After returning from my_func, compiler will consider all volatile registers value changed, thus compiler will not reuse rcx or rdx registers.

However, with LTO enabled targets, it may look like this:

asm
mov rdx, [rcx]         // a2
mov rcx, r8            // use r8 value here as a1
call my_func(rcx, rdx) // call boundary
test r8, r8            // keep using r8

With the PGO information from linker, compiler knows that my_func did not change r8, or it can be optimized to not change r8, so compiler lets the caller use r8 across the call boundary.
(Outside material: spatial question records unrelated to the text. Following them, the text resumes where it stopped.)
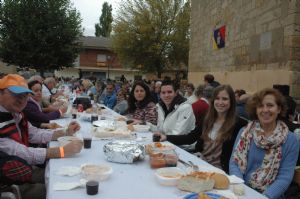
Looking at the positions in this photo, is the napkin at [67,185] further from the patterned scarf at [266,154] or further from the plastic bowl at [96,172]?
the patterned scarf at [266,154]

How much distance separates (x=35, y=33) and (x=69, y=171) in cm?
1573

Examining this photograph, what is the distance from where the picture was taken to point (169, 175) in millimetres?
2121

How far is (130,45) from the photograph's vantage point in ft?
67.5

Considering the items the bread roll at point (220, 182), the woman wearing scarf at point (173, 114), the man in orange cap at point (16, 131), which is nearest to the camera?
the bread roll at point (220, 182)

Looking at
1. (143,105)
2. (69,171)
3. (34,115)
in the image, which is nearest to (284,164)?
(69,171)

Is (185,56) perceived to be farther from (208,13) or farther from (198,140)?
(198,140)

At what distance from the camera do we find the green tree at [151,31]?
66.5 ft

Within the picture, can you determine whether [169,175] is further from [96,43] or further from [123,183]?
[96,43]

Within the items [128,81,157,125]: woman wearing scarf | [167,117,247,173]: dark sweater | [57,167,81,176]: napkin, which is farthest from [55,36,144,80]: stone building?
[57,167,81,176]: napkin

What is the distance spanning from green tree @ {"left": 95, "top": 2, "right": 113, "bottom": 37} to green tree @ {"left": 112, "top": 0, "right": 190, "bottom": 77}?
2604 cm

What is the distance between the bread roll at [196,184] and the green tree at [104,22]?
45595 mm

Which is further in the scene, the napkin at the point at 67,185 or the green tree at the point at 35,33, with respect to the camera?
the green tree at the point at 35,33

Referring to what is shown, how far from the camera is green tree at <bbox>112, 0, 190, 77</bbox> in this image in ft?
66.5

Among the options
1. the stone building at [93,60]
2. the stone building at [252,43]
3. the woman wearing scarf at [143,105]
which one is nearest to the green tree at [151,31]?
the stone building at [252,43]
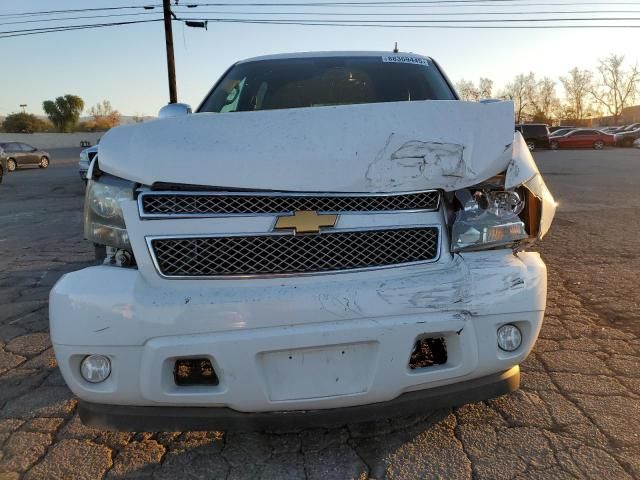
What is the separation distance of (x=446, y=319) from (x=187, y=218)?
3.24 ft

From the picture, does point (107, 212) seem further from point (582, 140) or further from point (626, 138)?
point (626, 138)

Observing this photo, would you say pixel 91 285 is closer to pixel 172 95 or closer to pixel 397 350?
pixel 397 350

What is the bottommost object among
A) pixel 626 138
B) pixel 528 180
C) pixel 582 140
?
pixel 626 138

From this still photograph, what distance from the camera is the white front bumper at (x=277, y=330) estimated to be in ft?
5.56

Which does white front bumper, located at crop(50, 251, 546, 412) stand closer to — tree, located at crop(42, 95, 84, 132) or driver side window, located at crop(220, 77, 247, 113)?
driver side window, located at crop(220, 77, 247, 113)

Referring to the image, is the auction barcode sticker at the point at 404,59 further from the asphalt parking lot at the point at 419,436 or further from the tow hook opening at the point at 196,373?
the tow hook opening at the point at 196,373

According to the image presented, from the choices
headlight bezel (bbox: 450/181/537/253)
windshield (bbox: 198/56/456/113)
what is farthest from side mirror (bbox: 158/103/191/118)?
headlight bezel (bbox: 450/181/537/253)

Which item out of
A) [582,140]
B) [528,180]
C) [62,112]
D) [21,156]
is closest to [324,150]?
[528,180]

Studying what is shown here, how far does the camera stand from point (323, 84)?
11.6 ft

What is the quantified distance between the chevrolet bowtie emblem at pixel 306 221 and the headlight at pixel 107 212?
591 mm

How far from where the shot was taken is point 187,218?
5.86 feet

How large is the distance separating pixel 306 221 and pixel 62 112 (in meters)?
97.1

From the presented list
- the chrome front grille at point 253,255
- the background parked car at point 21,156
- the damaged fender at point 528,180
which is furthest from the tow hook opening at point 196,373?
the background parked car at point 21,156

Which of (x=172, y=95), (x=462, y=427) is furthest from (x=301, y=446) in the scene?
(x=172, y=95)
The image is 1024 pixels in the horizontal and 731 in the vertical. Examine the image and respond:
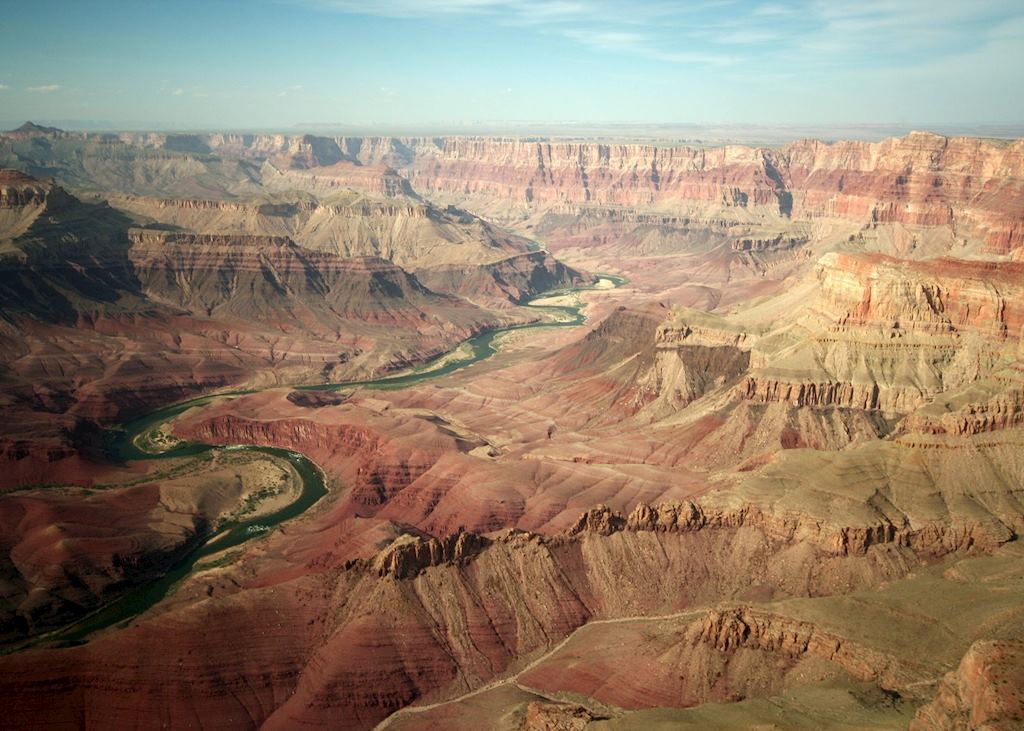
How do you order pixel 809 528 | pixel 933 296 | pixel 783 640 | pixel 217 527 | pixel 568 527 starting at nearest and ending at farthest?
pixel 783 640, pixel 809 528, pixel 568 527, pixel 217 527, pixel 933 296

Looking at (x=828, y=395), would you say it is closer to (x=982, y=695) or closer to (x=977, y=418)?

This effectively reduces register preserving/stack usage, thus optimizations.

When implementing the hook functions for our plugins, normally there's no way of knowing if all the hooks will change specific registers, and that information cannot be accounted for when dealing with LTO targets.

Syntax

Currently, dku::Hook offers write_call variant, write_call_ex. This API is designated for preserving regular/sse registers across a hook call boundary and keeping the original LTO code executing.

cpp
auto write_call_ex(
    const dku_memory auto src,
    F                     dst,
    enumeration<Register> regs = { Register::NONE },
    enumeration<SIMD>     simd = { SIMD::NONE }
);

Parameter

  • src : address of the target callsite
  • dst : hook function
  • regs : regular registers to preserve as non volatile
  • simd : sse registers to preserve as non volatile

You can set multiple registers by passing {Register, Register, ...}.

Example

cpp
using namespace DKUtil::Alias;

// hook function
bool Hook_123456(void* a_gameInstance)
{
    return func(a_gameInstance);
}

// original function
static inline std::add_pointer_t<decltype(Hook_123456)> func;

// callsite
auto addr = 0x7FF712345678;

// preserve rdx, r9
func = dku::Hook::write_call_ex<5>(addr, Hook_123456, 
    { Reg::RDX, Reg::R9 });
// preserve xmm0, xmm2
func = dku::Hook::write_call_ex<5>(addr, Hook_123456, 
    { Reg::NONE }, { Xmm::XMM0, Xmm::XMM2 });
// preserve rdx, r9, and xmm0, xmm2
func = dku::Hook::write_call_ex<5>(addr, Hook_123456, 
    { Reg::RDX, Reg::R9 }, { Xmm::XMM0, Xmm::XMM2 });
// preserve all
func = dku::Hook::write_call_ex<5>(addr, Hook_123456, 
    { Reg::ALL }, { Xmm::ALL });

Non-Volatile Patch

Sometimes you may not need to commit a write_call_ex hook, but could use some boilerplate assemblies for preserving registers and restoring them.

cpp
auto [prolog, epilog] = dku::Hook::JIT::MakeNonVolatilePatch({Reg::ALL});
Patch userPatch;
// wrap user patch in non-volatile patch generated by DKUtil
userPatch = prolog.Append(userPatch).Append(epilog);

Released under the MIT License